DOCUMENT EXTRACT =>
Later performances by the Muppets include:

 Mah Nà Mah Nà (November 30, 1969) – Mahna Mahna (performed by Jim Henson) and the Snowths were featured in this song before it was repeated on The Muppet Show. A goof is seen when Jim Henson's head and arm are seen when Mahna Mahna backs away from the camera.
 Big Bird's Dance (December 14, 1969) – Big Bird dances to "Minuet of the Robots" by Jean-Jacques Perrey while bird watchers watch him. Danny Seagren performed Big Bird here, but had no dialogue, even when Sullivan talked to him.
 Octopus's Garden (March 1, 1970) – An octopus (performed by Frank Oz) constantly interrupts the singing of "Octopus's Garden" by a diver (performed by Jim Henson) by giving out a bunch of bad puns until he receives comeuppance from a hungry giant clam (performed by Frank Oz).
 Come Together (April 12, 1970) – A strange Muppet band sings the classic song by the Beatles while a giant blue and green dancing cowboy slowly falls apart.
 What Kind of Fool Am I? (May 31, 1970) – Kermit tries to sing the song on the piano while Grover continues to interrupt him. Several older Muppets make cameo appearances in the finale of the sketch.
 The Wild String Quartet (January 17, 1971) – Mahna Mahna (performed by Jim Henson) fills in for a violinist named Beagleman, but ends up playing the drums instead, much to the dismay of Harrison (performed by Richard Hunt), Twill (performed by Jerry Nelson) and Grump (performed by Frank Oz). Twill's puppet was recycled from Fred from the Munchos commercials and later used for Zelda Rose in The Muppet Show.
 The Glutton (February 21, 1971) – An incredibly fat man called the Glutton (performed by Jim Henson and assisted by Frank Oz) kept eating things, before being shrunken by a small purple creature and then eaten by a duplicate of himself. After the sketch was over, the Glutton attempted to swallow Ed Sullivan's hand after giving him a handshake.

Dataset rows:

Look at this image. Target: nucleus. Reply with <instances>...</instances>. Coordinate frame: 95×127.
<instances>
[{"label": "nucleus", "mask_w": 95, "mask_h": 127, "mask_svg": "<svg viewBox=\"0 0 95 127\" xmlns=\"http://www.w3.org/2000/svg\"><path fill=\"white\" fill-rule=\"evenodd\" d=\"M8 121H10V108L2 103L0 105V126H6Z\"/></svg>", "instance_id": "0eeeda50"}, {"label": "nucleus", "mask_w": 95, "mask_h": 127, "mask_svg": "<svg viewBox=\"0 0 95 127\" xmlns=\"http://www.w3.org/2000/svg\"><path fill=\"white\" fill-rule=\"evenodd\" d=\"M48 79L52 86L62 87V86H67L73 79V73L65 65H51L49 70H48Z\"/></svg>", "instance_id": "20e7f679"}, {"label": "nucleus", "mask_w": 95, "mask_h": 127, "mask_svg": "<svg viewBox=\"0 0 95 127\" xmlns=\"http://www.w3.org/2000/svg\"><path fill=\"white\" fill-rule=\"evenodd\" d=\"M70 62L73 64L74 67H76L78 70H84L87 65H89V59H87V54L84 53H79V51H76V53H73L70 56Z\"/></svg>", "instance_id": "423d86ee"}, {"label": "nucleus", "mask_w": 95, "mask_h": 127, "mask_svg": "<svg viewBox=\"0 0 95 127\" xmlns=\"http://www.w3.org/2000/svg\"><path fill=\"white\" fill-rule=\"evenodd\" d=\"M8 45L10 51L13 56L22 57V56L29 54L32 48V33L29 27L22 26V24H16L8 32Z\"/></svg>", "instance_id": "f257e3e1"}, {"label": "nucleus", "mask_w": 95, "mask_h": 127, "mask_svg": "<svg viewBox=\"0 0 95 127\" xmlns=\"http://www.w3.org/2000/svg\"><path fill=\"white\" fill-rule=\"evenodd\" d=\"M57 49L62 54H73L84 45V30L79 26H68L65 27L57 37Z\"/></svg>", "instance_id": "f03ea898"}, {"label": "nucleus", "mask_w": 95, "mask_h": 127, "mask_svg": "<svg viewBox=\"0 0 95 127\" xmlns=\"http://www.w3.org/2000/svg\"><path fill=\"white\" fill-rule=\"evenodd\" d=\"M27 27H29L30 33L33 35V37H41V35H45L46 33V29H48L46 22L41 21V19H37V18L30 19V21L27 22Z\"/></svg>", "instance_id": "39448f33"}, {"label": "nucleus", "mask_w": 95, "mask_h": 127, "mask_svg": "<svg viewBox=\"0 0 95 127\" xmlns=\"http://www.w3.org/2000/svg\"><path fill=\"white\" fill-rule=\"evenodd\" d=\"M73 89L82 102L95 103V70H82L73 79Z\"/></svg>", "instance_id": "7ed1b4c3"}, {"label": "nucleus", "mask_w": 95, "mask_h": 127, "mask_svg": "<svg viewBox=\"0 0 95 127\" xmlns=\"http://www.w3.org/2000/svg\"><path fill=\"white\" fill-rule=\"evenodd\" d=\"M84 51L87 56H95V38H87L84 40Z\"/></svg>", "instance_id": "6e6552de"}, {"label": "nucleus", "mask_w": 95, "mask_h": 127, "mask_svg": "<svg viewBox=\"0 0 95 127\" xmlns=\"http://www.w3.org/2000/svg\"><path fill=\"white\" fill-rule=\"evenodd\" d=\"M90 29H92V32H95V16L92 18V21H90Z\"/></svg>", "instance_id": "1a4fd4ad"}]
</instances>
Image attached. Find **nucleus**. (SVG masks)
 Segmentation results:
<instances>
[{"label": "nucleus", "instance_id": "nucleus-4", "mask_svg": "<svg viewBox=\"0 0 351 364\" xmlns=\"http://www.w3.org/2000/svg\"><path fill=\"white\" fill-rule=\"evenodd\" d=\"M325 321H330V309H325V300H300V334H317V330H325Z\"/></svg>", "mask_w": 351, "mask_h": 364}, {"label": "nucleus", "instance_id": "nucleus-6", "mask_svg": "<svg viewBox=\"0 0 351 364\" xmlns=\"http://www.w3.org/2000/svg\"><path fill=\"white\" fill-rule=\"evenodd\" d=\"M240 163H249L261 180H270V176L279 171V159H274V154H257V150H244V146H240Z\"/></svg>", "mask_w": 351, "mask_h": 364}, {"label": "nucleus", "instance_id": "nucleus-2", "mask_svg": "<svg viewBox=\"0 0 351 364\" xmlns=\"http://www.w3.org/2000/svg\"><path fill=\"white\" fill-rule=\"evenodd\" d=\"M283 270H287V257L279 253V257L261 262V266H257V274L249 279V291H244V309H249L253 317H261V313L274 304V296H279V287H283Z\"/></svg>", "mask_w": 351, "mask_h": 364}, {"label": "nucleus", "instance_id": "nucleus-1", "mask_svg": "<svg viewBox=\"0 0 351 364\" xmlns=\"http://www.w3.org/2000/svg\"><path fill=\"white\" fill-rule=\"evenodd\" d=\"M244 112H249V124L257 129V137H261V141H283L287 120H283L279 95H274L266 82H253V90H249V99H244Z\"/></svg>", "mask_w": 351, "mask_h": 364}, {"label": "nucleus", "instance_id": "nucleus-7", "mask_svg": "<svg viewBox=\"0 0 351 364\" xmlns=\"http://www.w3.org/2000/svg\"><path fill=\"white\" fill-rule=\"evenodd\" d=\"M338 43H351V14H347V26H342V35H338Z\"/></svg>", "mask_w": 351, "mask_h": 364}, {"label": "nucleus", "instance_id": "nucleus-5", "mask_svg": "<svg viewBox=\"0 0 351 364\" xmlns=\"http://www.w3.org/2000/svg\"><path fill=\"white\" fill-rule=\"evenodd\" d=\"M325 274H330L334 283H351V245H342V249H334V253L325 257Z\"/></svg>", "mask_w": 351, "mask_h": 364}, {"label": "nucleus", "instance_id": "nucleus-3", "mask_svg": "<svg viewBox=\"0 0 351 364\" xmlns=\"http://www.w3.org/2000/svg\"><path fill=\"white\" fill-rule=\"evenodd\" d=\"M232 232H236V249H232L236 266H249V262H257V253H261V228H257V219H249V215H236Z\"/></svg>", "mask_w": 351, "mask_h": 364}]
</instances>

STATED PROBLEM =>
Using the list of later Muppet performances, decide whether each statement agrees with the text, answering yes or no and quoting the deciding words.
1. Danny Seagren performed Big Bird in "Big Bird's Dance."
2. Jim Henson performed the octopus in "Octopus's Garden."
3. Twill's puppet was later used for Zelda Rose in The Muppet Show.

ANSWER FOR THE TASK =>
1. Yes: "Danny Seagren performed Big Bird here"
2. No: "An octopus (performed by Frank Oz)"
3. Yes: "later used for Zelda Rose in The Muppet Show"